Endurance Strength Training
Calabrese says muscular endurance is the ability to move lighter weights for longer time periods. One way to test endurance strength, according to Kim Schaper, CPT, is by finding out how many pushups or squats you can do in a period of one minute. The more reps you can complete in one minute, the better your muscular endurance.
The goal of endurance strength training is to increase the amount of time you are able to exercise before fatigue starts to set in. The ability to perform for long periods of time without needing to break form is a key factor in progressing to the next level of fitness. In order to achieve this, you should hire a personal trainer by considering the personal trainer personality and reviews from previous work.
How to Do It
The best way to work on endurance strength is to focus on high-rep/low-weight workouts that require lighter weights or just using your own body weight. Calabrese says “when you incorporate endurance training exercises into a regular routine they increase your strength and stamina simultaneously which enables you to work out for longer periods of time with less fatigue”. She adds that another great attribute of this type of exercise style is that you can do these exercises anywhere.

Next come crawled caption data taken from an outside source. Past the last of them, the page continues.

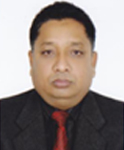 Md.Iqbal Hossain Chairman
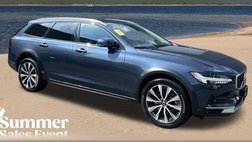 2024 Volvo V90 Cross Country B6 Plus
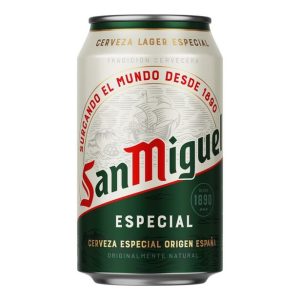 San Miguel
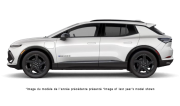 Equinox EV RS 2027 à Action Chevrolet Buick GMC à Saint-Hubert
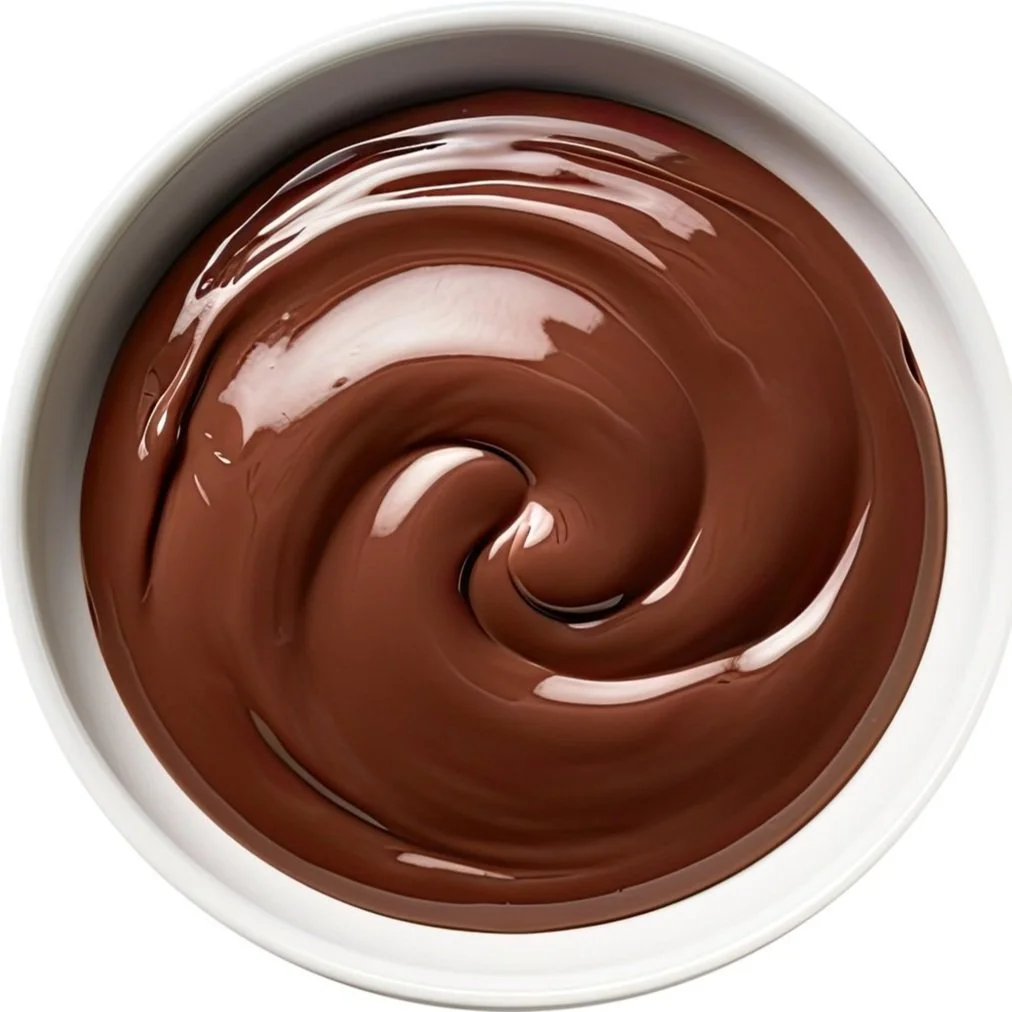 Chocolate  filling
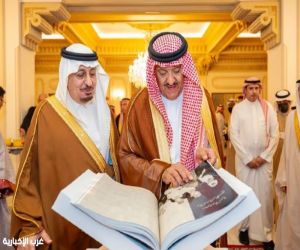 سلطان بن سلمان: كتاب “سعود الفيصل” إرث إنساني بتفاعل يتجاوز 1.5 مليون مشاهدة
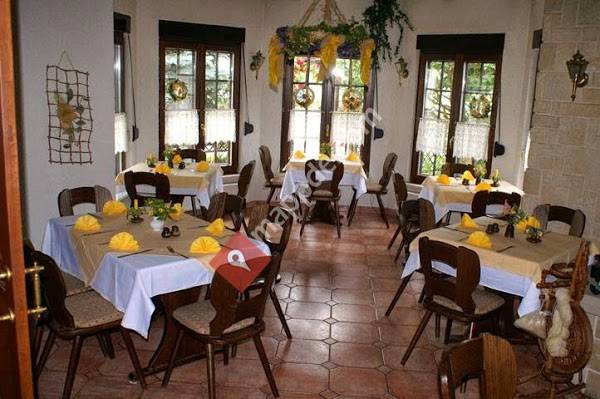Landgasthof und Pension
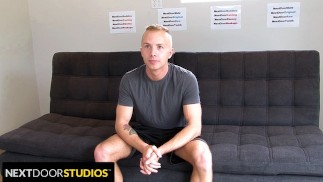 你认为坦纳海德赢得了试镜吗？- 隔壁工作室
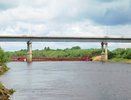 Управление автодорог Коми отменило тендер на ремонт моста через реку Ухта
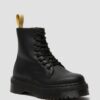 Vegan Jadon II Mono Platform Botlar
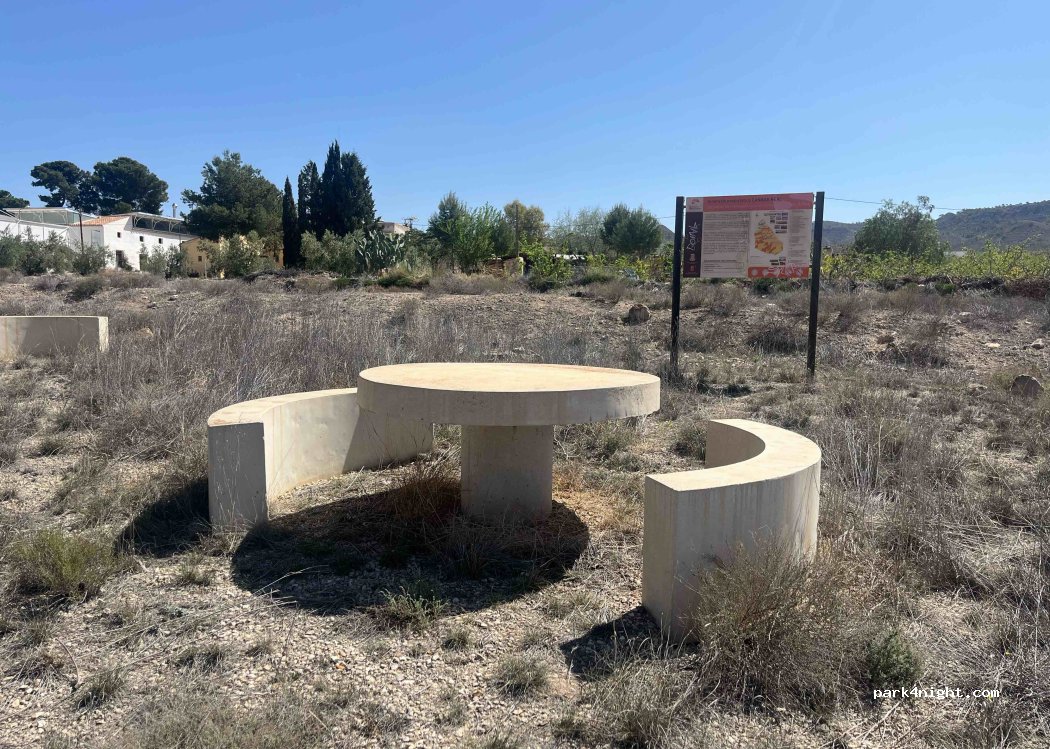 (30529) Jumilla - 8 Diseminado Estrecho de Marin — foto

Explosive Strength Training
Explosive strength training is basically the ability of your muscles to exert maximum force for the shortest period of time possible. For this type of training, you should think about the velocity and force used by a sprinter that explodes from a starting block or an Olympic heavy-weight lifter using force and velocity to dynamically lift a heavy barbell in order to get under it for a snatch.
How to Do It
Jump training also known as plyometric training (like a box-jump workout) is the best way to build explosive strength. Calabrese also suggests tackling moves like burpees and tuck jumps to work on your explosive strength. Performing ‘all-out’ moves like these, she says, will not only increase your explosive strength but also help to improve your agile strength.
Maximum Strength Training
Maximum strength training involves the maximum amount of weight you can lift in a single rep during an exercise, for example in a bench press exercise to measure upper-body strength or a deadlift exercise to measure maximum lower-body strength.
How to Do It
Calabrese says this type of strength building is usually not protocol for the average fitness enthusiast who is after overall fitness or improving their health. However, for those who wish to increase their maximum strength, the key is to use as much weight as you can safely handle while completing a minimum number of reps, ideally between 1 and 4 reps.
Speed Strength Training
Speed strength comes in handy when you are participating in team sports or to give you an upper hand when competing in a race. It basically means training to become as fast as you can and how quickly you are able to react to something like a ball being thrown at you.